If you have two jars, each on a set of weighing scales, one open and one sealed and there is bee in each, when each bee takes off what will be the changes in weight of the two jars?
Guessing that you take the lid off the second jar to let the bee fly out, no change at all.
Even if there was a bee in one jar and not in the other, as long as the bee wasn’t in contact with the jar, there shouldn’t be a difference in weight, I think!
The two jars will weigh the same until the bee from the open jar flies away from the scale. The weight of each bee-in-flight is registered on the scale because the thrust required to keep them aloft is displacing air which is hitting the scale.
AWB is right… this is a bit of a variation on the baseball on the airplane question that Cecil answered (I think)… The bee will exert a force to keep aloft that is the same as his weight… but the bee has to be in the jar.
OK… but! I was thinking (scary enough) that once the bee gets to a point high enough (somewhere above the neck of the jar, the force of the air under the wings would not only force air in the jar, but down along the sides, thereby decreasing the weight. Does that make sense? So in order for the weight to be the same, all of the loft force would have to be registered inside the jar.
“No, you got the wrong number. This is 9-1-2.”
I don’t buy AWB’s arguement. I believe that the jars will weigh the same until the bee in the open jar takes off. After that, the open jar will be lighter by the weight of the bee. (A portion of both bees mass will also be converted into energy but let’s assume our scale is not THAT accurate).
The downthrust should not apply in an open system. If it does, what happens to it after the bee clears the rim of the jar?
What if the experiment takes place outside and a bird flies overhead. Does the birds downward thrust affect the weight of the open jar? What if an airplane flys by?
In an open system (or a large enough closed system), the downward thrust is met by the air’s resistance to motion (inertia). Let’s substitute the bee with a helicopter. The downward thrust works primarily against the ground at liftoff. As the helicopter gains altitude, the downward thrust is met with resistance from the air below. The moving air tries to escape out the sides and is also met with resistance. So, you end up with an inverted ‘mushroom’ shaped area of increased pressure. When enough air is being compressed by the downward force and the accompanying resistance, the helicopter flies, without need for directly pushing against the ground.
well I’ll bee damned
Of course that’s just my opinion I could be wrong.

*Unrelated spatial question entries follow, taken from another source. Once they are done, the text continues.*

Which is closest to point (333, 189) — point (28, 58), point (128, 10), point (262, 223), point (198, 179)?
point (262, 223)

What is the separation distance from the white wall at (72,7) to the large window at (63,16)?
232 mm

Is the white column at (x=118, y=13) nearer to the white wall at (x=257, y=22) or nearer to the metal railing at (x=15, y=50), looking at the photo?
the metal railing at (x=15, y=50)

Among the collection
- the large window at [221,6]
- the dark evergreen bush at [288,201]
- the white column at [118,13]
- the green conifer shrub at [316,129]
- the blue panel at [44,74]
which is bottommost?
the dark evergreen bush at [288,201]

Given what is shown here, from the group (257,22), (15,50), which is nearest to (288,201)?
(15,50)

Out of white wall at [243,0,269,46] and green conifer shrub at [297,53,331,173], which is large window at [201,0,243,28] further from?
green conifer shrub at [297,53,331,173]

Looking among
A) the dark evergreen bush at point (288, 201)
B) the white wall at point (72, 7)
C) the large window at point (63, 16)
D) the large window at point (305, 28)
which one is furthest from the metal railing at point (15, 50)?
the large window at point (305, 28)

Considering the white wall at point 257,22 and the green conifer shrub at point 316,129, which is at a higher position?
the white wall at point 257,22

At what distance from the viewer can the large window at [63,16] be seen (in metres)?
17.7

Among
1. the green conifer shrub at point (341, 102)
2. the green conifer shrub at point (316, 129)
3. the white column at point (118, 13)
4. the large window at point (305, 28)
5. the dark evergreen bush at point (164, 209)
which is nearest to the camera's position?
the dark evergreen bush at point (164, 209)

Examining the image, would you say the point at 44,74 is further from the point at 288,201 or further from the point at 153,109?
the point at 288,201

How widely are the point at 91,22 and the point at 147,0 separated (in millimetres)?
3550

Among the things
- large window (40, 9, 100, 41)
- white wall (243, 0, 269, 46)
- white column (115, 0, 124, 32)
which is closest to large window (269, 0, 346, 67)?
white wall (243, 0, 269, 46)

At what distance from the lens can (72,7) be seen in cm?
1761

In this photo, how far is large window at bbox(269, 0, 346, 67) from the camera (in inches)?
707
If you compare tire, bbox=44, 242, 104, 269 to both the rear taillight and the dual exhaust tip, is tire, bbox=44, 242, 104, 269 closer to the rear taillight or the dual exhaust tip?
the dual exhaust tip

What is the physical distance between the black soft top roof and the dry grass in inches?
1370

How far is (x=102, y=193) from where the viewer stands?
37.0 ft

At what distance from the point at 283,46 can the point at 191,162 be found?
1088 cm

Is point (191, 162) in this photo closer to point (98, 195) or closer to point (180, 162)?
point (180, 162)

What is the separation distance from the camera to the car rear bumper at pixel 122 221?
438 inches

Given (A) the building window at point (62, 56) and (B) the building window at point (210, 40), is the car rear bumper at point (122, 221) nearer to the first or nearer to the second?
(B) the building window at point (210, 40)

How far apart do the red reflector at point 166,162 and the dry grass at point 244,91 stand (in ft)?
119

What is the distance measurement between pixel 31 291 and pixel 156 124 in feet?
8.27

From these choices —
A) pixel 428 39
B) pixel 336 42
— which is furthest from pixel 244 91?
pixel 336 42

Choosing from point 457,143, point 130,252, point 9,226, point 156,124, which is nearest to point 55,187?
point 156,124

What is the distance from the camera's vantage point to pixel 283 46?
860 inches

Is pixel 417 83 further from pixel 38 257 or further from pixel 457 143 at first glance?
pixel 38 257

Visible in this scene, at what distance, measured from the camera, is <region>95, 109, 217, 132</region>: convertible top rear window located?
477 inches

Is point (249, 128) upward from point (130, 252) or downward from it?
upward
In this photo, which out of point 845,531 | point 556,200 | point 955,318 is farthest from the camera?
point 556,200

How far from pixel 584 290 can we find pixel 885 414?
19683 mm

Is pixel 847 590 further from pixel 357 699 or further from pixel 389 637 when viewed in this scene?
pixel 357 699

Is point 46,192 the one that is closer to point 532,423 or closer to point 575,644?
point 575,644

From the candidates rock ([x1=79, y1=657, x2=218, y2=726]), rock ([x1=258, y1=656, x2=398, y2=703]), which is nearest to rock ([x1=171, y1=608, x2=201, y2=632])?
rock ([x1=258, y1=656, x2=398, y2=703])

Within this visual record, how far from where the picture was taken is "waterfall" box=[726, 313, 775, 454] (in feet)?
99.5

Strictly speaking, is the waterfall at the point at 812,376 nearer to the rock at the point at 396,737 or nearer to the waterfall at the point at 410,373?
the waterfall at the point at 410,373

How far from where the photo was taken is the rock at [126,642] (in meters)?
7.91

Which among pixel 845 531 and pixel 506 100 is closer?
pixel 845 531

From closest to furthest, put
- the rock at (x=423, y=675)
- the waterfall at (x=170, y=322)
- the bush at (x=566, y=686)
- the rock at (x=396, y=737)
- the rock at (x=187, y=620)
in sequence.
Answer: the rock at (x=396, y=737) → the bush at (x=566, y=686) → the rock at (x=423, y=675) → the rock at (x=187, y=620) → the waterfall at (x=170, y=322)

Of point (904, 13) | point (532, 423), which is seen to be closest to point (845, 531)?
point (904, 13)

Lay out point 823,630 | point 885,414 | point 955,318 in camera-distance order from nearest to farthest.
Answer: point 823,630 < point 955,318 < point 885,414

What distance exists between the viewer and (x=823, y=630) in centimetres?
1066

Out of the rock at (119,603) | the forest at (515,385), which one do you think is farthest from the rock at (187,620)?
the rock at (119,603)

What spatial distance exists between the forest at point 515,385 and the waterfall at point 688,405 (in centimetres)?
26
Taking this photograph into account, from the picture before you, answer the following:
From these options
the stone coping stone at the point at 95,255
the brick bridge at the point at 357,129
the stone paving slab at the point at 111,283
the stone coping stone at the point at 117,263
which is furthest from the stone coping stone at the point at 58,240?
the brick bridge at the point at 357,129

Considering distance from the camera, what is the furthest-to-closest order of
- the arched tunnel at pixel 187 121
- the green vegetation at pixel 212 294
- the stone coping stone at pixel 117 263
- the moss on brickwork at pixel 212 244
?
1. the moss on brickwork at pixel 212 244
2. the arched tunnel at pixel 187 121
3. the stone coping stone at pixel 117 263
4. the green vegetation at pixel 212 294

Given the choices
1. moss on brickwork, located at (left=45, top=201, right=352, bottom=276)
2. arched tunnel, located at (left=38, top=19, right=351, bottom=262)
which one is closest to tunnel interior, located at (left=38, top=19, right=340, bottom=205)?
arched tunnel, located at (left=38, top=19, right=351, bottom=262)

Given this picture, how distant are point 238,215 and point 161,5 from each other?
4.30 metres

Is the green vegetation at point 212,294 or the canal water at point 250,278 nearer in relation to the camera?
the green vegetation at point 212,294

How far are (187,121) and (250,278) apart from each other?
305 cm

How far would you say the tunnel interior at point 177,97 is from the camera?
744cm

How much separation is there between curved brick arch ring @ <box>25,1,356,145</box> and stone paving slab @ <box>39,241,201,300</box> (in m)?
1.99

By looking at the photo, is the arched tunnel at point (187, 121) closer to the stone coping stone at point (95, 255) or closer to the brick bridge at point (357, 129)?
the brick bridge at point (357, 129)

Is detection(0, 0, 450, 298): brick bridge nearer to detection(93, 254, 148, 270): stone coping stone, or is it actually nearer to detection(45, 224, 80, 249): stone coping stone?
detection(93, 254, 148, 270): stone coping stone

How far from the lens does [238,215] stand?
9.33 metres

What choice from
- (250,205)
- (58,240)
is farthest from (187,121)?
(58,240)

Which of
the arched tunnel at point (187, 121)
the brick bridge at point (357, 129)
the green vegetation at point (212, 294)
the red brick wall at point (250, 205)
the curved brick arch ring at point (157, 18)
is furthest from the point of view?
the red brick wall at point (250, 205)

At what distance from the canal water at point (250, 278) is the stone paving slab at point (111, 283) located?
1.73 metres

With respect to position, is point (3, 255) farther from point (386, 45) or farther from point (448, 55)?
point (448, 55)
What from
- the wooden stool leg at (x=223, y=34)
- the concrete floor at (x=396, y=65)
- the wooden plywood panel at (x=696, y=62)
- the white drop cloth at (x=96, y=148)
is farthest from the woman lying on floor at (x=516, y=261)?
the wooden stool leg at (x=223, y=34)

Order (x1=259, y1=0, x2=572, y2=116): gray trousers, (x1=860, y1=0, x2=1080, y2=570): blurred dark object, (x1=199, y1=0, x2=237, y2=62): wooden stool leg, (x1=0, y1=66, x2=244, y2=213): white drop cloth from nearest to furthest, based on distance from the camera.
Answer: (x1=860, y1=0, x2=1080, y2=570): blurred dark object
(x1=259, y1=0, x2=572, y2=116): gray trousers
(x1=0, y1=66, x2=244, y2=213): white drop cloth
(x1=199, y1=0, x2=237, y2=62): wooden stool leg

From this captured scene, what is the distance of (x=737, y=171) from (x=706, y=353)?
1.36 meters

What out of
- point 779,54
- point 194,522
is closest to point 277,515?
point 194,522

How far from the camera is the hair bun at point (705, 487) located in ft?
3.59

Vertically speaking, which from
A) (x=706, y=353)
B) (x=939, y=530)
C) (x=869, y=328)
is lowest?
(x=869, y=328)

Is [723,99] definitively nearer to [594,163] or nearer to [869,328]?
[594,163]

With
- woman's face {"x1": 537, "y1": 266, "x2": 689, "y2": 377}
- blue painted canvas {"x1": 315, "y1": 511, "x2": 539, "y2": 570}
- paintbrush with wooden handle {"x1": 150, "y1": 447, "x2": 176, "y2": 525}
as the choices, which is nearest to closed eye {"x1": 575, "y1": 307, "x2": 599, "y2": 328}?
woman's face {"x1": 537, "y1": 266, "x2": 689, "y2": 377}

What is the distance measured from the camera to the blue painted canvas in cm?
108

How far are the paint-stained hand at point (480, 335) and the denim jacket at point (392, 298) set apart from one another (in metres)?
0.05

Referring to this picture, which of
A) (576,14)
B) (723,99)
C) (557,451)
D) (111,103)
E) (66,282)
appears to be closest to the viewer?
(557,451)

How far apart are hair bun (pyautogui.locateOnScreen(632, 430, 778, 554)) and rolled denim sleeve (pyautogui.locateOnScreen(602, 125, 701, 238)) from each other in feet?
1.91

The helicopter flies via the lift created by the airfoils that are its rotor blades. The cross sectional shape of an airfoil is such that, when forced through the air, a pressure differential is created by virtue of forcing the same number of air molecules to traverse the greater distance over the top of the airfoil in the same time that the underflowing molecules traverse the shorter underwing (or airfoil) path. This creates a low pressure are above the airfoil. The pitch (angle) of the airfoil can accentuate the lifting force. The chopper does experience some “ground effect” when very close to the surface, but that has little to do with how they fly (and a lot to do with how they take off).
Nevertheless, I’ll WAG on into the question at hand. I’ve never contemplated how a fly achieves flight, but however he might, he attains relative weightlessness, so I’ll guess that while both flies are airborne, and assuming the lid for the open jar is also on the scale, and identical flies, etc…, the change in weight is the same.